Estoy totalmente destrozada.
Las lágrimas llevan bañando mi rostro desde que él bajó por esas escaleras, y la soledad de una casa, junto a una hipoteca y con un montón de angustia entre esas paredes, me pueden.
Continúo mirando a los folios en la mesa del salón, e intento no hacer mucho caso a mi mente, que me culpa por no haber sido coherente y no haber entendido que de verdad me costaría hacerme a la idea de seguir sin él.
Estaba segura dentro de mí de que esto saldría bien, que cuando él viese lo que he llegado a hacer, cambiaría su opinión y volvería, pero parece que eso no ha sido así.
Resoplo y limpio con la palma de las manos las lágrimas de mi rostro.
Quiero llorar, y eso es lo que hago desde hace día y medio.
Y sí, esta noche coge un avión y se va.
Estoy intentando luchar contra viento y marea para hacerme a la idea de que posiblemente, nunca estaremos juntos.
Echo la cabeza hacia atrás y miro al techo. No quiero escribir la palabra “Fin” en los tacos de Dina, pero es lo que hay.
Sigo sin leer ni una sola palabra, excepto las que leí echando ese vistazo, a lo que escribió Harry.
Sigo sin saber qué sintió o qué puede llegar a sentir aún, cosa que me consuela, porque espero que me siga queriendo la mitad que yo a él.
Por un momento, me recuerdo a Josh y me da un escalofrío. ¿Qué será de él? Encojo mis hombros y suelto de mala gana el bolígrafo.
No, no puedo hacerlo. Ni quiero. No quiero que este sea el fin.
¿Y todo eso? ¿Todo lo nuestro? ¿De verdad el beso del pasillo sería el último?
Cierro los ojos y veo como mi mente se nubla y no quiero.
Retiro la silla y me levanto, yendo hacia la televisión y poniendo el canal de la radio.
Música romántica que te deprime. Lo último que querría escuchar, es lo único que hay a estas horas.
De nuevo mis ojos se cristalizan y doy pasos pobres por todo el salón.
Me dirijo a la puerta de la terraza, que está al lado izquierdo de la televisión, y salgo.

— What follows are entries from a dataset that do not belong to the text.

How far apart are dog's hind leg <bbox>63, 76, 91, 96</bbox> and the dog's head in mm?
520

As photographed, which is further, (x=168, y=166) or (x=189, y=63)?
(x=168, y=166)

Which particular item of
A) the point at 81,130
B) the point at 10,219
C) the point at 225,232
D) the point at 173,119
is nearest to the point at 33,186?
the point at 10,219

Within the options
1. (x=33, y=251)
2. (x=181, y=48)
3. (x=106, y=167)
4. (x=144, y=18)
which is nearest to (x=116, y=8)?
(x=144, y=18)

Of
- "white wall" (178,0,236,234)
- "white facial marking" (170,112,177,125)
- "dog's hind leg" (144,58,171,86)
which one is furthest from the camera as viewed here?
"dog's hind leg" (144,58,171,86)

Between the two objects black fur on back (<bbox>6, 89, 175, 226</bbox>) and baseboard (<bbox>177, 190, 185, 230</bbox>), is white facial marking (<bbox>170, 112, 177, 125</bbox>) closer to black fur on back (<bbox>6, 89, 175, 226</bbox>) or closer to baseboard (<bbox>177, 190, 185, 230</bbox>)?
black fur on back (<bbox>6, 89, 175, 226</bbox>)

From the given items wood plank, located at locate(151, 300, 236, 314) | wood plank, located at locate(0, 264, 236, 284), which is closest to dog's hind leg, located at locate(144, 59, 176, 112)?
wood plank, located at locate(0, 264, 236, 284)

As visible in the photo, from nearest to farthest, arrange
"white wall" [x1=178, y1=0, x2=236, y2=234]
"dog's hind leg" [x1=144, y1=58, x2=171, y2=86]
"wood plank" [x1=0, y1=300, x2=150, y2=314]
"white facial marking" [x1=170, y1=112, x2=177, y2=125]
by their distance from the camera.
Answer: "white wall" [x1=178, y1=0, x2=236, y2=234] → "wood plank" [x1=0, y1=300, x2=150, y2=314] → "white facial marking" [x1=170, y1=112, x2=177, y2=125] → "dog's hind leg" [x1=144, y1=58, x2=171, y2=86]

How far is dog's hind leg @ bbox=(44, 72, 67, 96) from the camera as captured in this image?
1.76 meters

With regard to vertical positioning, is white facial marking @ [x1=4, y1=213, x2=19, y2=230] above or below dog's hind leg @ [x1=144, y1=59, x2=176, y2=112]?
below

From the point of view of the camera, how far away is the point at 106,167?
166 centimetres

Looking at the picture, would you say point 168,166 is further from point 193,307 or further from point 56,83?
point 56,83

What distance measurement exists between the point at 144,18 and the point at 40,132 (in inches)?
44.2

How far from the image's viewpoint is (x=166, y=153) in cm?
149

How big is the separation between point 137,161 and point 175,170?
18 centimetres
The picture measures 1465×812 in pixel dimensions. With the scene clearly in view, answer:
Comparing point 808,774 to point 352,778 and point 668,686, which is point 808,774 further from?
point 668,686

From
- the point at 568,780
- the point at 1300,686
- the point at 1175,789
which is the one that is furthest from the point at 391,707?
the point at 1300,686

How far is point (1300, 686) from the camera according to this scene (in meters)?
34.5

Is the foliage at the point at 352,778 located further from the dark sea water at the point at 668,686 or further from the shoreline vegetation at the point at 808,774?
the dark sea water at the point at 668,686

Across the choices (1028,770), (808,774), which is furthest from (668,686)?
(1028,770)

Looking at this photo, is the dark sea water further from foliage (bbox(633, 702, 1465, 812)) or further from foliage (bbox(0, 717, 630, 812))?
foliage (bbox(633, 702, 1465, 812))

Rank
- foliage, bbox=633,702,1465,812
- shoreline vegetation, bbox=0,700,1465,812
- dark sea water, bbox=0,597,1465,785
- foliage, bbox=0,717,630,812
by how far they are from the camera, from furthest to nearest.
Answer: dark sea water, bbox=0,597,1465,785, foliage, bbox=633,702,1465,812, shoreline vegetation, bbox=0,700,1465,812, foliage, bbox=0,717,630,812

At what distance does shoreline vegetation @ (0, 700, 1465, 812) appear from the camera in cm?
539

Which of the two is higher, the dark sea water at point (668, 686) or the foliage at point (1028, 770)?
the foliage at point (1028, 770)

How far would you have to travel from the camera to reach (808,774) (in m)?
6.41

Miro hacia abajo y veo una ciudad llena de estrés y agobio. Son las cinco de la tarde y todo el mundo regresa a sus casas de sus trabajos, cosa que yo, como siga así, jamás tendré. Y llueve. Llueve a cántaros. No me gustan nada estos días. Mi estado de ánimo está como él: Gris.
Tomo aire y me asusto cuando escucho el timbre.
Frunzo el ceño y entro de la terraza, cerrando la puerta tras de mí, y pensando en quién puede ser.
Atravieso el pasillo con los pies descalzos, unos pantalones de chándal grises algo abombados y una sudadera blanca con letras rosas.
Escucho unas voces detrás de la puerta y me extraño más. El timbre vuelve a sonar.
-Bob, no la agobies. – Escucho.
Me echo a reír. Creo que la primera vez desde hace un día y medio.
Cojo el pomo y abro la puerta, sin dudarlo.
-¡Hola, cielo! – Exclama Bob al entrar.
-Hola, cariño. – Dice mi madre, más dulcemente.
-Hola. - Musito yo.
Ambos me besan la mejilla y yo les ofrezco pasar.
-¡Pensaba que no nos ibas a invitar nunca a ver la casa! – Exclama mi madre.